Note: later Leslie Lamport uses the term “Voting Algorithm” as a replacement for the phrase “Single Degree Synod”.
So what exactly is my beef here? Well it seems the practical concepts of the Paxos paper are notoriously hard to grasp. Yet the useful parliament protocol is actually mechanically simple. Yes its got some subtleties to the proof that it works and if you actually set out to write a distributed system with it you find a lot of complexity in the failure modes. Thats a problem with the problem; not the mechanically simple solution to the problem. Trex has well past a hundred unit tests around the core paxos library code. Some of those covers the areas that Lamport doesn’t define but says that you would need to make a working system; such as state synchronisation. Off the back of that the demo app gives you an embeddable strong consistency engine you can layer into your own application. In my experience Paxos made implementing distributed strong consensus straight forward; at no point was I confused as to what the code should do in any situation. This is because the part-time parliament algorithm is easy to reason about once you comprehend it’s relatively simple invariants.

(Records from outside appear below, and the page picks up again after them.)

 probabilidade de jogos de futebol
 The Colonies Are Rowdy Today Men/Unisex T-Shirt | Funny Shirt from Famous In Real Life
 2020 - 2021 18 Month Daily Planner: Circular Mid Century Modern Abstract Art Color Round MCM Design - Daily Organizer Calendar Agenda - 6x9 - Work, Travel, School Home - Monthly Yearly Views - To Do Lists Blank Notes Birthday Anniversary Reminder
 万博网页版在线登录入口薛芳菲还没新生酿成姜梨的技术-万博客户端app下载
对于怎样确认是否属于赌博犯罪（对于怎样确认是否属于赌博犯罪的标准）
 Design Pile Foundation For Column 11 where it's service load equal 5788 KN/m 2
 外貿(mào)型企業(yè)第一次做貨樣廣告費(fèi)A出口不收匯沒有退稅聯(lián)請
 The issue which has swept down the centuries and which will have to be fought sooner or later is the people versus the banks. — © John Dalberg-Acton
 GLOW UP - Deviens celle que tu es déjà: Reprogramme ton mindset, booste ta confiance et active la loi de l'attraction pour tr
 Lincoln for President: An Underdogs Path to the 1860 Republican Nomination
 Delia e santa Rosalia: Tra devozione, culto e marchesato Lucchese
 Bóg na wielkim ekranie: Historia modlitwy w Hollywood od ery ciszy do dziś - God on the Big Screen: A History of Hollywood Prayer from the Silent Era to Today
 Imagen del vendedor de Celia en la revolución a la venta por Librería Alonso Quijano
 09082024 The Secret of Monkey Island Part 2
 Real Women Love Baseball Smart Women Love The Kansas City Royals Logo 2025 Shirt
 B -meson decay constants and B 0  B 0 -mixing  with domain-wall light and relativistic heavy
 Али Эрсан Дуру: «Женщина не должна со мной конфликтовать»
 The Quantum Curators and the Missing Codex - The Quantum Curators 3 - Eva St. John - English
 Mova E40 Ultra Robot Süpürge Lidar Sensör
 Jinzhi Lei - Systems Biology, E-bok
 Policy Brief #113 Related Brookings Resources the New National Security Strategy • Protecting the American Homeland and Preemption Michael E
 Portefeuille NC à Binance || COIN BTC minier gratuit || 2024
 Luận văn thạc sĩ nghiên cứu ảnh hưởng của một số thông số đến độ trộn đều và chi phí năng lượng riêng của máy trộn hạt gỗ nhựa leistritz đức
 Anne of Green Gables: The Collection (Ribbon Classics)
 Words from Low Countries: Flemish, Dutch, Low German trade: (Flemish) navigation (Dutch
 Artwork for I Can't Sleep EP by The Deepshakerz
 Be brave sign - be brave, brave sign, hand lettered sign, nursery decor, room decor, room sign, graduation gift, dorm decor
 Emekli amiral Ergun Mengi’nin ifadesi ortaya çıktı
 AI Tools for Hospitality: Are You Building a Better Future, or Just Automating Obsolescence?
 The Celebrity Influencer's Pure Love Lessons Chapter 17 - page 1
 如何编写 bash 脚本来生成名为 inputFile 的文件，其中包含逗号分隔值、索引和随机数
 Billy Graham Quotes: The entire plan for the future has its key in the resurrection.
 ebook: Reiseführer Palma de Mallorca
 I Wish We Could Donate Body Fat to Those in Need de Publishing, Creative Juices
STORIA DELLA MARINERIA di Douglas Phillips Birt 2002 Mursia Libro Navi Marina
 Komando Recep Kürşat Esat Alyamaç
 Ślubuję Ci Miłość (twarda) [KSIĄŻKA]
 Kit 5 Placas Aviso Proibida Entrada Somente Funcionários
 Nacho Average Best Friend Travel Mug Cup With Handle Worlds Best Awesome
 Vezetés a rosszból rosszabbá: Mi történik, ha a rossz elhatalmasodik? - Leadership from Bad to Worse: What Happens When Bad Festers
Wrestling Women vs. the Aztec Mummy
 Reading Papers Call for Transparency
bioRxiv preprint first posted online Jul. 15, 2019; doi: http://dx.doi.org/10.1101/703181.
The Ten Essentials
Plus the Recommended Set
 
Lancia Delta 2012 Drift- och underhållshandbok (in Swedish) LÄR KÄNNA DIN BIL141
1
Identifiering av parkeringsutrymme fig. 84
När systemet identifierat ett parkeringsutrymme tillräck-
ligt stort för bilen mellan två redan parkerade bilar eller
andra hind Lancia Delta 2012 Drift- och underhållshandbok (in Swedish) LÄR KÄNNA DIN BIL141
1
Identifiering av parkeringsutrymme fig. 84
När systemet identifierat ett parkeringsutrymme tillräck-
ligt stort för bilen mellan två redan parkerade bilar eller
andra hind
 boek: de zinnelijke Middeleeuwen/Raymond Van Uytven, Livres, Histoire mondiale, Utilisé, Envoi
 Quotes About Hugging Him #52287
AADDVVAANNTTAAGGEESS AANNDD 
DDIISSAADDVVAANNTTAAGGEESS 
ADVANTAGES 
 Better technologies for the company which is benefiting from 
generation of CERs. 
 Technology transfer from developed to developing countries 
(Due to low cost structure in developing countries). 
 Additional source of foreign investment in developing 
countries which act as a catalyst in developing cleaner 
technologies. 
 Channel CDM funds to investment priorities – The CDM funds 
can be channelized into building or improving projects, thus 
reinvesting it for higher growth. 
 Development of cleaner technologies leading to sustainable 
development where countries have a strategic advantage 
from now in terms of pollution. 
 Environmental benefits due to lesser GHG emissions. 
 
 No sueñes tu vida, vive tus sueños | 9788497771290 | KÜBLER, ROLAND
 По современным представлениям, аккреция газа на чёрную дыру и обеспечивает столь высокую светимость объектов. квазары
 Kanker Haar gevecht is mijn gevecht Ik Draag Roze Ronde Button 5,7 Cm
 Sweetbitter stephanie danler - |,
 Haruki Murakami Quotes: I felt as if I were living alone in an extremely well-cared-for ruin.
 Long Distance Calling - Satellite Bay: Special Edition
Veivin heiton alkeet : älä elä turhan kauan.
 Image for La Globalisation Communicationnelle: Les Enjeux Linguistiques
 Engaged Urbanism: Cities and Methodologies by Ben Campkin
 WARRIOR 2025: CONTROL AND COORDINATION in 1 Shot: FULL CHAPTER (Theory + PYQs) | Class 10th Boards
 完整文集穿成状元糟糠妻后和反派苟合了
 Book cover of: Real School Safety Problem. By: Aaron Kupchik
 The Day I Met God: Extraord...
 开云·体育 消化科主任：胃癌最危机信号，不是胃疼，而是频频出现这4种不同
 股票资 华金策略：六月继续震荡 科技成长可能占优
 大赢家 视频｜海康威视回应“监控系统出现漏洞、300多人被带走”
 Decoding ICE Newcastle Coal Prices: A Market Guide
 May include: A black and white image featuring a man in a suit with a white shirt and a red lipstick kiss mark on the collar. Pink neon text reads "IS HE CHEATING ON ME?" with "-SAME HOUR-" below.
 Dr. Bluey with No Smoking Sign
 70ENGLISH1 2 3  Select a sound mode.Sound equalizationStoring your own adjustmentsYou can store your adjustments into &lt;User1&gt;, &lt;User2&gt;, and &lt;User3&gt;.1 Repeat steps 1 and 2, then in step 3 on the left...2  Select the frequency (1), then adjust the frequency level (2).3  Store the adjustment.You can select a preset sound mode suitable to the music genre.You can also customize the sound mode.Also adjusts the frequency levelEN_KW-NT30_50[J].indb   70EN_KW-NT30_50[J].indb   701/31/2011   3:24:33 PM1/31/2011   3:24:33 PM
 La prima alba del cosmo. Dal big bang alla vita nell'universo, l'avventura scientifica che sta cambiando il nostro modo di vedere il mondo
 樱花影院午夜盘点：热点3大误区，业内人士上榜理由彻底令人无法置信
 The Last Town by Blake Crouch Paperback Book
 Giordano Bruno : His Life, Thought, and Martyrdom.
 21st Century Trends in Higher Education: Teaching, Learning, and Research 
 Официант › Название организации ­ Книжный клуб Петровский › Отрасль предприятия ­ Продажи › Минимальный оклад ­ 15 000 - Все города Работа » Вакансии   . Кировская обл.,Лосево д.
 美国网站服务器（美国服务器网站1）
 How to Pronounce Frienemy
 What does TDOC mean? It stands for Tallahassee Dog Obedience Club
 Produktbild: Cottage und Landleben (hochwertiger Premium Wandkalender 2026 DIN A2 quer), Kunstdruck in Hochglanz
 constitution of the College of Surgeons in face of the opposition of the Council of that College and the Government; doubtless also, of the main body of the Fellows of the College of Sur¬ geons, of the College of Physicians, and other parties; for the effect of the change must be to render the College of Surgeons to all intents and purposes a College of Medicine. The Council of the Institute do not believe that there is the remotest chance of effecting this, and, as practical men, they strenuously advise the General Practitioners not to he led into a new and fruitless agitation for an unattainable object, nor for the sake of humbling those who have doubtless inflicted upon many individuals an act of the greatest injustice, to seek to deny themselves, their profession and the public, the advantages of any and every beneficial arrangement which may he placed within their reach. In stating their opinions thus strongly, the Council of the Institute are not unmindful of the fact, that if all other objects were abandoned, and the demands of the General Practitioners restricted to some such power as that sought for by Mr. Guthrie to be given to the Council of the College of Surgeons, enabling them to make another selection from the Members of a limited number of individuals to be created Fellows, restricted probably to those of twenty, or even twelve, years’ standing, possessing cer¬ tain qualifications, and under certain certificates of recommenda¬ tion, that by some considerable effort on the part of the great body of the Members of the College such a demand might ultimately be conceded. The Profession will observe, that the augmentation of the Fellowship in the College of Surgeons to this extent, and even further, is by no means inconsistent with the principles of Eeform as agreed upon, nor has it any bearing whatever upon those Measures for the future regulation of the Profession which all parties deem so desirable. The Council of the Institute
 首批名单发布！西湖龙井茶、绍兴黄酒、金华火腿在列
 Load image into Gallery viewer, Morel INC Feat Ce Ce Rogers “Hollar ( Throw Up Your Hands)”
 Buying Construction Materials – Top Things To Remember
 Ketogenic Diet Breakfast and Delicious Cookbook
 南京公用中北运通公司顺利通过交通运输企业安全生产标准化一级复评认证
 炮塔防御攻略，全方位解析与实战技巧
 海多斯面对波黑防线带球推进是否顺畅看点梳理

I think a big part of the problem is that Paxos is badly taught. Lamport discovered the Single Synod protocol trying to prove the impossibility of distributed consensus then immediately used it to do something useful; state replication. So it was natural for him to write it up in chronological order. Clearly Paxos is a work of genius but given the confusion over it perhaps we shouldn’t be teaching the topic the way Lamport introduced it; I believe the world would be less confused if he had written the paper the other way around and discussed the parliament protocol in the first part of the paper then introduced the Single Synod protocol as an abstract model to prove the correctness of the useful algorithm which is the subject of the title of the paper.
If your a mathematician, academic computer scientist, or someone with a hard science education that focused on abstract proofs, then perhaps the way Lamport introduced the topic isn’t confusing. You must be in the minority though given all the confusion about the subject. If you are an educator then I implore you not to teach the topic that way around. First introduce “what we are trying to achieve” such as replicating the state of a table and introduce the multi-decree parliament protocol. Then teach “how do we prove that it is correct” with the Single Synod protocol. That is then the bridge into all the derivations which try to optimise the protocols which share the same foundations. Then you may give engineers going out to work in the brave new world of distributed computing the practical technique and theoretical toolkit that the original paper was trying to gift to the world. Its a shame it was all Greek to most people.